Are these available? Are they the standard stuff (i.e., "Evidence and Import")?
~
How do you arrive at that conclusion? I'm less skeptical of the cause-specific claim than the organization-specific claim, but it's worth digging deeper into.
Yes, and his posts about intelligence explosion on Overcoming Bias, this, this, and unfortunately comments scattered around Less Wrong or various interveiws that would take some work to find and gather in one place.
Nick Bostrom's book on superintelligence probably provides the best single treatment now, having synthesized most pre-existing work. It is moving towards publication, but you might ask him if you can read the draft.
Most pre-existing work? I would've said "having synthesized ~5% of pre-existing work related to superintelligence strategy that has been done at or near MIRI and FHI."
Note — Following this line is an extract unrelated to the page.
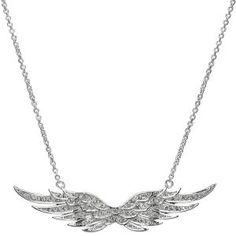 98.00 Emitations Nicole Richie Inspired Pave Angel Wing Necklace #F-EMP007NR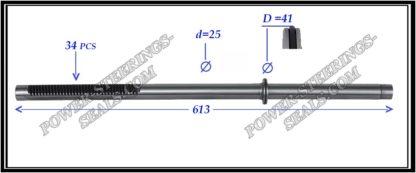 464.PS29 Rack (steering rack shaft) CITROEN C-CROSSER, MITSUBISHI LANCER X, OUTLANDER II, PEUGEOT 4007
Good news! Having now read the near-finished draft, my new guess is that Bostrom's book synthesizes more like 20% of pre-existing work related to superintelligence strategy that has been done at or near MIRI and FHI. A lot has been added to the book since April. It's really killing me that the book won't be published until mid 2014.
One can delve indefinitely into any subtopic, but with diminishing returns. Do you think that it doesn't address most of the higher-level topic areas, if not all of the issues arising therein?
No, I think it does a pretty good job of that. I'm not arguing that the book should be different than it is. I'm just saying that it definitely doesn't synthesize "most" pre-existing work.